Passage:

────────────────────

Radiology · GI & Hepatobiliary Imaging

A 55-year-old woman with known inflammatory bowel disease undergoes small bowel MRI (MR enterography). The terminal ileum shows mural thickening greater than 4 mm with a layered 'target' sign of mural stratification, restricted diffusion on DWI, and marked mural and perienteric hypervascularity on post-contrast images. Mesenteric fat shows fibro-fatty proliferation. What do these findings collectively indicate?

────────────────────

Work to complete:
1) Could you transcribe the stretch of the MR enterography case from "A 55-year-old woman" through "findings collectively indicate?"?
2) In the MR enterography case, what does the mesenteric fat show?
3) What comes next in the MR enterography case? Write the part that follows its final sentence.

(Stored data)
────────────────────

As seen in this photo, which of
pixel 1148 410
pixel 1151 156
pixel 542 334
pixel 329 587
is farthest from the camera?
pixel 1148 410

────────────────────

Answers for this exercise:
1)
A 55-year-old woman with known inflammatory bowel disease undergoes small bowel MRI (MR enterography). The terminal ileum shows mural thickening greater than 4 mm with a layered 'target' sign of mural stratification, restricted diffusion on DWI, and marked mural and perienteric hypervascularity on post-contrast images. Mesenteric fat shows fibro-fatty proliferation. What do these findings collectively indicate?

2) Fibro-fatty proliferation.

3)
  • A Chronic fibrotic stricture with upstream dilatation
  • B Active inflammation of Crohn's disease
  • C Intestinal tuberculosis with ileocaecal involvement
  • D Carcinoid tumour of the terminal ileum
Correct answer: B. Active inflammation of Crohn's disease

Explanation

MR enterography reliably distinguishes active inflammatory disease from fibrotic stricture, which is critical for management in Crohn's disease. Active inflammation manifests as mural thickening with preserved layering (target sign), increased mural and perienteric enhancement, markedly increased vascularity of the vasa recta (comb sign), restricted diffusion, and perienteric oedema. Fibrotic stricture shows loss of mural stratification, reduced enhancement, and dilatation upstream without perienteric hyperaemia. These active inflammatory findings favour medical therapy, while fibrotic strictures typically require surgical or endoscopic intervention.

Reference: Grainger & Allison's Diagnostic Radiology, 7th ed.